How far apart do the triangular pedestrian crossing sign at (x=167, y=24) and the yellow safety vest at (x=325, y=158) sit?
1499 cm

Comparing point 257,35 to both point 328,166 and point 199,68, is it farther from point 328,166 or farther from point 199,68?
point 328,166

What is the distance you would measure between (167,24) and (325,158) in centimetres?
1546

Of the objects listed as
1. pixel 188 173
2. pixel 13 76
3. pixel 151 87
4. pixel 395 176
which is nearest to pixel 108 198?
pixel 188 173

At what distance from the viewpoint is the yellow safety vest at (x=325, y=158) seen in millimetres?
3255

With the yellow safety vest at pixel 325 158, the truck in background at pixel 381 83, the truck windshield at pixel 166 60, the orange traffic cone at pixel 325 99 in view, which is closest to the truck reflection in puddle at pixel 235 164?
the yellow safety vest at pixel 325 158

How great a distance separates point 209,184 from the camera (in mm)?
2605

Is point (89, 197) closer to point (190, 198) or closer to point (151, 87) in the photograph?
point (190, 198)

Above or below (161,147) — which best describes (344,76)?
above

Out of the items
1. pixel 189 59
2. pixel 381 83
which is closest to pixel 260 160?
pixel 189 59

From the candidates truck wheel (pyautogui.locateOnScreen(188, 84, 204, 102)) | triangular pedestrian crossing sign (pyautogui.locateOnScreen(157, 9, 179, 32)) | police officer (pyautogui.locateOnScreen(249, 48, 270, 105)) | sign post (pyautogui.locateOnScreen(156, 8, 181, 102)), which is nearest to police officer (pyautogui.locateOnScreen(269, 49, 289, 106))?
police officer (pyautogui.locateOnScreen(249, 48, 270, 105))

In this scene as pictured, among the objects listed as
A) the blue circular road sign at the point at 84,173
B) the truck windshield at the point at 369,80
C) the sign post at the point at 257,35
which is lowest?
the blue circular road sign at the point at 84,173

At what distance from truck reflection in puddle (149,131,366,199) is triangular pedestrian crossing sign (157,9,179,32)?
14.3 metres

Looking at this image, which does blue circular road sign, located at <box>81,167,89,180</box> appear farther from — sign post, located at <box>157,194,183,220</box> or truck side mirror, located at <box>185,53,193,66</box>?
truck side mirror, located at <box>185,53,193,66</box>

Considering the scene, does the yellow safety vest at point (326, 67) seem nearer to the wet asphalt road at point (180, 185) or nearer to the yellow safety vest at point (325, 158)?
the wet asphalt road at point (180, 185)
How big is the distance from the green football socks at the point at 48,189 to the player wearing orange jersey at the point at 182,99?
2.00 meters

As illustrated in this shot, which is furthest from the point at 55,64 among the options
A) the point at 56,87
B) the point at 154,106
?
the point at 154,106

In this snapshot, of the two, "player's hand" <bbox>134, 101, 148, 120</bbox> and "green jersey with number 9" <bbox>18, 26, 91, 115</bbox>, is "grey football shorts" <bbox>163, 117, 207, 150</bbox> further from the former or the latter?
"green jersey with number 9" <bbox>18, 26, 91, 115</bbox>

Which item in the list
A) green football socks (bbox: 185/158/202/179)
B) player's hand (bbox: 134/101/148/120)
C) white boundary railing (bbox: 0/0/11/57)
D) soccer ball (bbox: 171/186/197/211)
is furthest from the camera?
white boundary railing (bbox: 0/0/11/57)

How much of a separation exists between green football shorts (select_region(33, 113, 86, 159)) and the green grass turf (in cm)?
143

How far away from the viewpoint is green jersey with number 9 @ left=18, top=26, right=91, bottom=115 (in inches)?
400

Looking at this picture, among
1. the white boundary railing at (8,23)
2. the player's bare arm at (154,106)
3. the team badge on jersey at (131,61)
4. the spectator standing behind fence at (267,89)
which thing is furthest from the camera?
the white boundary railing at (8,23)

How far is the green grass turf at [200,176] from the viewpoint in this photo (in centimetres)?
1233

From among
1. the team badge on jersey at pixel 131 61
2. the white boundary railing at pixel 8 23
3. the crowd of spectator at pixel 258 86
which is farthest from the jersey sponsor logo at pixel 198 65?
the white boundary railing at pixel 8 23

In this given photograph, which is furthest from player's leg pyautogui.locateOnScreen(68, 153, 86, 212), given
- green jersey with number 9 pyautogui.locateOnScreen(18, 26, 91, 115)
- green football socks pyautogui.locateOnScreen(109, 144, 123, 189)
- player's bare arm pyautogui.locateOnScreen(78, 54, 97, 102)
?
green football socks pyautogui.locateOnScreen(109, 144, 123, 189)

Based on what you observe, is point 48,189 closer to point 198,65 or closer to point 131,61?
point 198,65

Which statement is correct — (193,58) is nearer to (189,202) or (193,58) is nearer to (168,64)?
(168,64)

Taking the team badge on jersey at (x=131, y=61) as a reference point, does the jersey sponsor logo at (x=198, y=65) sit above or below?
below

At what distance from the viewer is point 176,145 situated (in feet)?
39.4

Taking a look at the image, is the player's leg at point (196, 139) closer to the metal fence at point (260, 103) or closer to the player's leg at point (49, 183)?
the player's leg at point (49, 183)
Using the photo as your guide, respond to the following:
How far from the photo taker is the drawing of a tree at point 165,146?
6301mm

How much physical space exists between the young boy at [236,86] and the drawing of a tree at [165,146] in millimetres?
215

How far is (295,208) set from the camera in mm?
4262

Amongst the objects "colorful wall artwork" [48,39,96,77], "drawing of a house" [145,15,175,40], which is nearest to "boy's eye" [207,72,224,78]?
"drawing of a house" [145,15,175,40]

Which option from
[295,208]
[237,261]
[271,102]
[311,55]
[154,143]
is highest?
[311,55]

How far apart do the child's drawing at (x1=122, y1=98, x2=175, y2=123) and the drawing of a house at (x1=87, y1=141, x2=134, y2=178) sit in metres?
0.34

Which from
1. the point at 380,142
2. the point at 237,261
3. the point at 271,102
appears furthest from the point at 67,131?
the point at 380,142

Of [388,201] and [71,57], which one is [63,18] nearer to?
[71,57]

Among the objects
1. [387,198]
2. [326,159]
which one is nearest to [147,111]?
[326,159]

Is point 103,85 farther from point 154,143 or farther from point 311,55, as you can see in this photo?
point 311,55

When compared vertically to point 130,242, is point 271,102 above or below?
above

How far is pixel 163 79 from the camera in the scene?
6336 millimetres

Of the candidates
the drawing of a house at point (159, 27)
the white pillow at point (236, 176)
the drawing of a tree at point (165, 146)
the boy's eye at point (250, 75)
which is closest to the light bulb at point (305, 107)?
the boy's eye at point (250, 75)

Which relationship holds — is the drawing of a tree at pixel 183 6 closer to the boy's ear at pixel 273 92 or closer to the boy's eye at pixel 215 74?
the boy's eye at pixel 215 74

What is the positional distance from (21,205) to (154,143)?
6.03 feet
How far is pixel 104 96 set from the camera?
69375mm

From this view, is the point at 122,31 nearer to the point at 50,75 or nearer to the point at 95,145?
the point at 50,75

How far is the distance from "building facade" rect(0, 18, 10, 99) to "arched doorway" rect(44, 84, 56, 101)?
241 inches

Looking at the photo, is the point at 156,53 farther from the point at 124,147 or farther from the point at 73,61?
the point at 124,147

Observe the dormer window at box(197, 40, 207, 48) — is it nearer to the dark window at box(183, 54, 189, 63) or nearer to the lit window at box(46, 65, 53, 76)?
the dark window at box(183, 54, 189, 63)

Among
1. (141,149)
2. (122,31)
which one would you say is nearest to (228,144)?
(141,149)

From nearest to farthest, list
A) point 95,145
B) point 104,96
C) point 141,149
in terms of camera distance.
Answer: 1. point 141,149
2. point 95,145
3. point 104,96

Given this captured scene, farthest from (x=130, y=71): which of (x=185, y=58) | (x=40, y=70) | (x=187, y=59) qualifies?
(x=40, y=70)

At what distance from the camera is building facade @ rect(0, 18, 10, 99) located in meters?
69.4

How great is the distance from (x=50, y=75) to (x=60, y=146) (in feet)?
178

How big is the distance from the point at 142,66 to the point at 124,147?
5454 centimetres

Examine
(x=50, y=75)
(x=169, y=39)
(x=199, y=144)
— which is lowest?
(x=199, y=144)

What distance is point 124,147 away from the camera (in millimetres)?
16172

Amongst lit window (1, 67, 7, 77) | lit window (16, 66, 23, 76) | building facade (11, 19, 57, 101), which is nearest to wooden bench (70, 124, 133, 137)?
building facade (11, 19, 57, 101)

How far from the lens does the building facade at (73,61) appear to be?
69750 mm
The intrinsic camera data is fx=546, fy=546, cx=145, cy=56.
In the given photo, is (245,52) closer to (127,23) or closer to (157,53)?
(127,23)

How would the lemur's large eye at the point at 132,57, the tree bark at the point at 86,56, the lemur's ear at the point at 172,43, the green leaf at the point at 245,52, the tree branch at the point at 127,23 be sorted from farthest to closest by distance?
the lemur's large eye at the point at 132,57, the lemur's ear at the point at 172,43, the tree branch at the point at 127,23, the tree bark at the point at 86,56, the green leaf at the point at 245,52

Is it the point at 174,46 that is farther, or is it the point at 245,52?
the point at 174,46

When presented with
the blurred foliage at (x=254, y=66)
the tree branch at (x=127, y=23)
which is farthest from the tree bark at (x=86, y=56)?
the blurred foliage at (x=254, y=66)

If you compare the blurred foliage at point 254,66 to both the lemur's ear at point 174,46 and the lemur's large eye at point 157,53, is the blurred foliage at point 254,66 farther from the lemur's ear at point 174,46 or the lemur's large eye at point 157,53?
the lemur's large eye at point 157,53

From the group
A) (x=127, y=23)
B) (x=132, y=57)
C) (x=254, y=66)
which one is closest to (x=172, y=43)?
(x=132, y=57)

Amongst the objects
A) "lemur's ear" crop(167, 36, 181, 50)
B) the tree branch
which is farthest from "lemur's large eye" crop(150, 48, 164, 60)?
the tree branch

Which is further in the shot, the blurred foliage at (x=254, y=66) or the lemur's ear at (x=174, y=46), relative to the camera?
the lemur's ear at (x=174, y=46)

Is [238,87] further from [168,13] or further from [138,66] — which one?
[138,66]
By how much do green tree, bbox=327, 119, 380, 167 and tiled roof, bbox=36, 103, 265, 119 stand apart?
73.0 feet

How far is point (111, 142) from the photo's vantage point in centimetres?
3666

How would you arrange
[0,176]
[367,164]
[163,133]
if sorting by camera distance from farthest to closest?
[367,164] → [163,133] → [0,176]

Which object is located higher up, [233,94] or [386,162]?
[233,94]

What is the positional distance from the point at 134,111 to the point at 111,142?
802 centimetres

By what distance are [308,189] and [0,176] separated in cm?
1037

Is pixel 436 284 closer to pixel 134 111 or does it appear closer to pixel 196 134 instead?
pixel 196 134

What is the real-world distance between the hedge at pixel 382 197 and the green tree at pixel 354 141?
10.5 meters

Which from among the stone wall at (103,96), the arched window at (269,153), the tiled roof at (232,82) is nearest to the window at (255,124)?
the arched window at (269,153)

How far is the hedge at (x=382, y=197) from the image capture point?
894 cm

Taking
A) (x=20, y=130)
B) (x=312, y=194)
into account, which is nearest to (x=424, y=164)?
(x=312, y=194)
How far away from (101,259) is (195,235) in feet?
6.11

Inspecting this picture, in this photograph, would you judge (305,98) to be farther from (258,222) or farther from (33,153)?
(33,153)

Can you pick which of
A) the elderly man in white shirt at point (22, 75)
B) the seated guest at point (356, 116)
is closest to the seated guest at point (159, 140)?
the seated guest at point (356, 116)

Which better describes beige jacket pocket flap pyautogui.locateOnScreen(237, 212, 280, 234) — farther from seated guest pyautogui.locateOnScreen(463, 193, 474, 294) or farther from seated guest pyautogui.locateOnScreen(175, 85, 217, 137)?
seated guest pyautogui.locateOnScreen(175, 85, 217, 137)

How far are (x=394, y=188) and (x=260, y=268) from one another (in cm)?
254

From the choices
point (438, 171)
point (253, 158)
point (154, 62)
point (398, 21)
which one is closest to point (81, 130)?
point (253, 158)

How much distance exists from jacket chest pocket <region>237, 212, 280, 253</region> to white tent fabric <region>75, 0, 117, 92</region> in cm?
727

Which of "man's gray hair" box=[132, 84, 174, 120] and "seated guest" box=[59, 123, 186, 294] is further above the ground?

> [What the task asks] Render the listing from the line with "By what distance" up to and including the line with "10.5 meters" as a JSON list of strings, one string per line, with blank lines left out.

> [Answer to the exercise]
[
  "By what distance are [308,189] and [0,176] separated in cm?",
  "1037",
  "Is pixel 436 284 closer to pixel 134 111 or does it appear closer to pixel 196 134 instead?",
  "pixel 196 134",
  "What is the real-world distance between the hedge at pixel 382 197 and the green tree at pixel 354 141?",
  "10.5 meters"
]